Germany’s housing market is expected to see growth in the middle segment in the next few years as demand for affordable homes surges, according to senior analysts at Catella Group.
Germany’s housing market is expected to see growth in the middle segment in the next few years as demand for affordable homes surges, according to senior analysts at Catella Group.
Klaus Franken, CEO of Catella Property Germany, said the focus would move away from large acquisitions at the top end of the market towards affordable housing, where construction has picked up in response to demand.
‘Instead of price hikes in the top segment, the market will focus on newly built "affordable living space" – and this is a good thing,’ he said in comments released ahead of next month’s MIPIM 2015 trade fair.
‘Demand for such housing is virtually unlimited, and there is a lot of catching up to do. This applies to both users and major institutional investors.’
Demand is being fuelled in part by record low interest rates, which are encouraging tenants to take the plunge and invest their savings in property rather than bonds.
Henrik Fillibeck, member of Catella’s management board, said institutional investors were likely to reshuffle their portfolios as a result of rising investment volumes.
Tolerance threshold
‘The tolerance threshold in booming investment markets for accepting further price rises is set to decline further in the coming weeks, thus also increasing the pressure to seek alternative forms of investment in other market segments,’ he said.
‘This market situation will lead to theme-based fund solutions, such as regional funds, while at the same time promoting the restructuring of existing funds.’
Thomas Beyerle, group head of research at Catella Property Valuation, said Germany was on the radar for international investors, whose share of the European real estate market is expected to double in the coming year.
He said: ‘The current situation in the European real estate markets will bring about an almost unprecedented internationalisation drive this year. Especially Continental Europe will benefit from this development.
‘While the 10-year average proportion of international investors in this region is about 15%, we expect this to increase to around 30% in 2015.
‘Although the upswing in the US economy means that US investor activity will tend to stagnate here, we expect the investment drive to come above all from investors based in the UK, Asia and the Middle East.
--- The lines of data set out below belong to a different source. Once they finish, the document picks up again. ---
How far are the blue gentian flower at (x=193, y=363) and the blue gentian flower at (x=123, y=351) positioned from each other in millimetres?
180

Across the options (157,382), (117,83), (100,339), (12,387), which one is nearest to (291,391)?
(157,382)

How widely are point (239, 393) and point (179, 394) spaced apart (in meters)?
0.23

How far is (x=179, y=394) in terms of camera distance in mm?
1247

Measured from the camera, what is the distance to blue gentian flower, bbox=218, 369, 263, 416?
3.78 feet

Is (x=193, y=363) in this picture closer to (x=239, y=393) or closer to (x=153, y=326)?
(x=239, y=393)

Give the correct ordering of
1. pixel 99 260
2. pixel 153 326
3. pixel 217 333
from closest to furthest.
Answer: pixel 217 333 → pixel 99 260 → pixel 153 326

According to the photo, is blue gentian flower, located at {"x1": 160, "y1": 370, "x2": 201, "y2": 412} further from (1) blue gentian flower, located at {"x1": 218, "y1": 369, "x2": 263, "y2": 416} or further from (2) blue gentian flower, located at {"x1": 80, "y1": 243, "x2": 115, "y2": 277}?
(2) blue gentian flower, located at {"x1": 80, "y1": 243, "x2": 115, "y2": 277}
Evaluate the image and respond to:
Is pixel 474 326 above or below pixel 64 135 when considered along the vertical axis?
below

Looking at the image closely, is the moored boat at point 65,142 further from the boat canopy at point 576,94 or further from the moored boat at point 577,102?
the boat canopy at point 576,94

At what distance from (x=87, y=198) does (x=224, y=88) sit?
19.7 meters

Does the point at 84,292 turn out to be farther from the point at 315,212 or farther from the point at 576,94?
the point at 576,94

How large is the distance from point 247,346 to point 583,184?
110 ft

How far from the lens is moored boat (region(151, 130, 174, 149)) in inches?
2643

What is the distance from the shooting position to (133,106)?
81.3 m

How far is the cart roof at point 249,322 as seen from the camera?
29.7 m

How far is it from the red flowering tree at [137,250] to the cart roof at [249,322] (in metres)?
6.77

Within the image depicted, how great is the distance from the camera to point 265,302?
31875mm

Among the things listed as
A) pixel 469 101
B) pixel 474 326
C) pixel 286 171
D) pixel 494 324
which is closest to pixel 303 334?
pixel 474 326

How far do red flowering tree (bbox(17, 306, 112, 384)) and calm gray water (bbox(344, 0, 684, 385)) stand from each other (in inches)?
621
The target countries include Ireland, Spain and Germany.’
Safe haven
Franken said Germany was attractive to international investors because it had proved to be a safe haven in a volatile European landscape.
‘Long-term investment security is given priority over short-lived rental spikes,’he said. ‘New residential space for Germany's middle class is increasingly also pulling in international investors – no haven could be safer.’
Separately, Berlin-based research firm Empirica published figures showing that rent rises slowed last year for the first time since 2011.
Advertised rents for new homes in Germany were up by 2.7% in 2014, compared to 4% a year earlier. Even Munich, the city with the highest rent increase in 2014, saw its growth rate halved from 2013 to 3.2%, while Frankfurt and Düsseldorf saw rental levels fall marginally.
Signs of saturation
‘The tide has turned,’ Empirica’s Harald Simons said at a presentation of the company’s spring report, adding that the market was showing signs of becoming saturated.
At the same time asking prices increased by 6.6%, which combined with low interest rates is an incentive for tenants to switch to owner-occupancy.
‘Construction has picked up in the past two or three years in response to demand,’ Empirica economist Reiner Braun told Bloomberg.
Germany’s Parliament is currently considering proposed new laws which would cap rents for new contracts in existing homes at 10% above the local average in areas where property is in short supply. But Braun said the controls were ‘superfluous’ because rent increases had peaked.